Thus began the saga of lawsuits and political wrangling that would end some two years later in defeat—inevitably, for Lacau and the Egyptian government held all the cards.

After losing his case in the mixed courts (so called from its makeup of both European and Egyptian officials), Carter appealed. While fruitless negotiations were carried on, locked out of “his” tomb, he left for a speaking tour in the United States and Canada.

If there is one image that sums up Carter during this time, it is a scene that took place on the Canadian Pacific Railway, in the dining car of the Montreal-Ottawa train. The steward handed the world-famous explorer the menu, and according to Lee Keedick, his speaker’s agent, Carter frantically filled in the “patron’s comments” section with sarcastic, biting criticisms, going on to cover the entire bill of fare in his fine, precise handwriting.

But this was typical of Carter’s last phase: embattled, bitter, futile. When he finally returned to spend a decade in the tomb, it was after signing an apology and humbly accepting the new terms imposed by the Antiquities Service and Egyptian government. Apart from renouncing (for the Carnarvon estate) any share in the tomb’s contents and accepting government supervision, he would be forced to wait every morning for a government official to hand him the keys to the tomb—he was no longer allowed to hold them.

A colleague, Gertrude Caton-Thompson, wrote of a visit made during the last decade of clearing: “We found him [Carter] repairing some of the coffin cases; he showed us the multitude of things still awaiting attention and I pitied him cooped up for years in the electrified darkness of the tomb.”

• _Apply what you read_
[1] Return the portion of the passage about Carter from "But this was" up to and including "to hold them.", copied word for word.
[2] Resume the passage about Carter, writing on from its last sentence.
The data that follow have no connection to the passage about Carter.

• _Input data_
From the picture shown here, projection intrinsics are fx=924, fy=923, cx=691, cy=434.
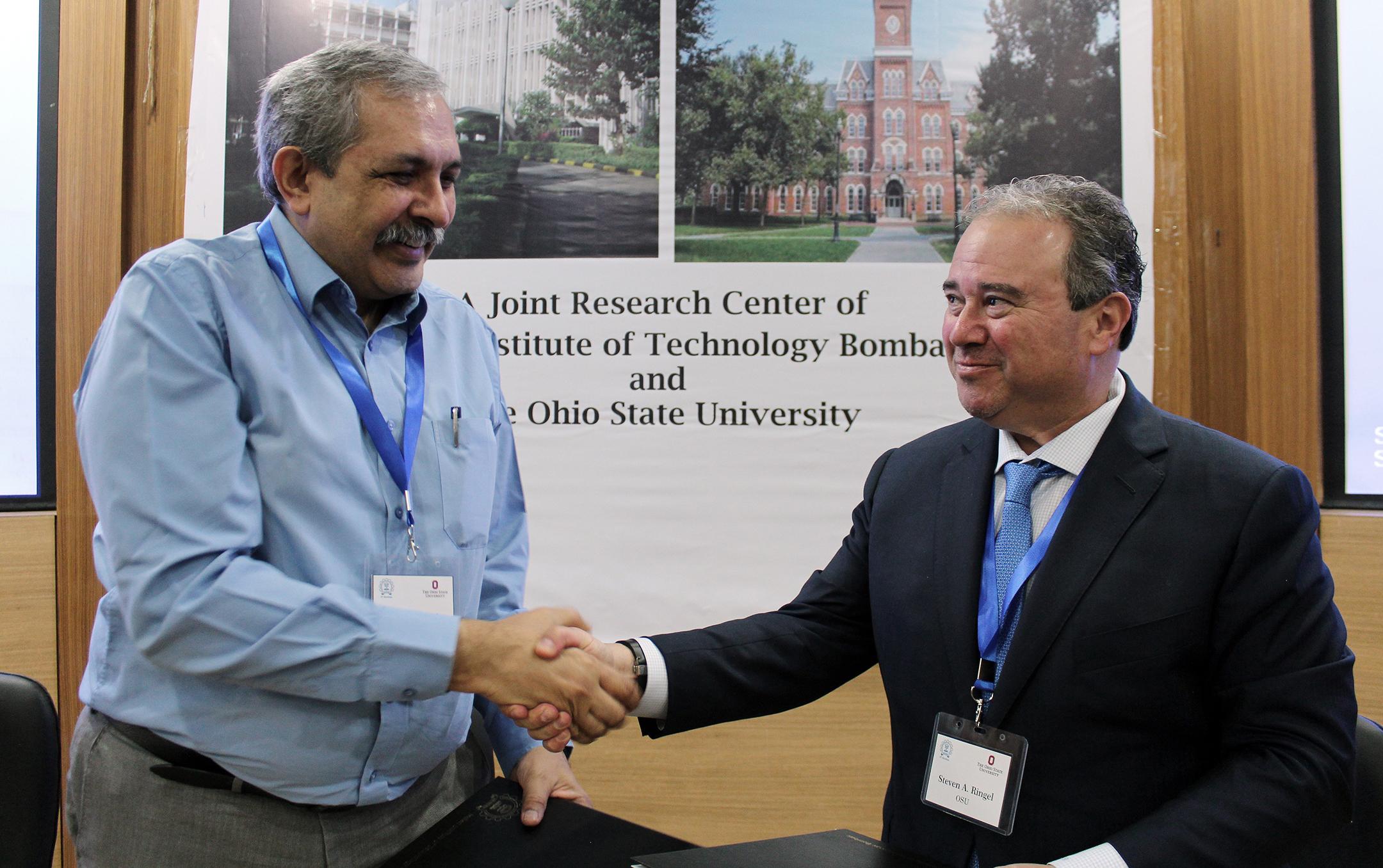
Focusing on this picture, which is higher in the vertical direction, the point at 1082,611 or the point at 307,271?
the point at 307,271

• _Answers in order_
[1]
But this was typical of Carter’s last phase: embattled, bitter, futile. When he finally returned to spend a decade in the tomb, it was after signing an apology and humbly accepting the new terms imposed by the Antiquities Service and Egyptian government. Apart from renouncing (for the Carnarvon estate) any share in the tomb’s contents and accepting government supervision, he would be forced to wait every morning for a government official to hand him the keys to the tomb—he was no longer allowed to hold them.

[2]
During these last years, Carter, walking in the desert, peered through his binoculars and caught a glimpse of an unusual sight: “a pair of jackals … making their way towards the cultivated land.”

He described them in his journal: “They probably had cubs in the hills as otherwise it was early for them to descend to inhabited and cultivated quarters. But the great interest was, while one of them was of normal size and colouring, the other … was totally black, much taller and attenuated, resembling … the type found upon the monuments. This is the first example of that colouring and that type of jackal I have seen in Egypt in over thirty five years experience in the desert and it suggested to me the old and original Egyptian jackal, known to us as Anubis, god of the dead.”

It was fitting that at the end of his career, these divine zoological throwbacks appeared to Carter. For during the course of his life, he had become just as much a part of Egypt’s past as they were. The era that had begun in the early 1800s with adventurers of every imaginable sort pillaging Egypt’s ruins ended with the tortured, sensitive, moody Carter. During his lifetime, Egyptology began to take its place among the scientific disciplines, leaving behind its “unrespectable” piratical origins.

The study of Egypt’s past has since become more specialized. DNA testing of a lock of hair and a more accurate understanding of the ancient language have taken the place of the search for treasure.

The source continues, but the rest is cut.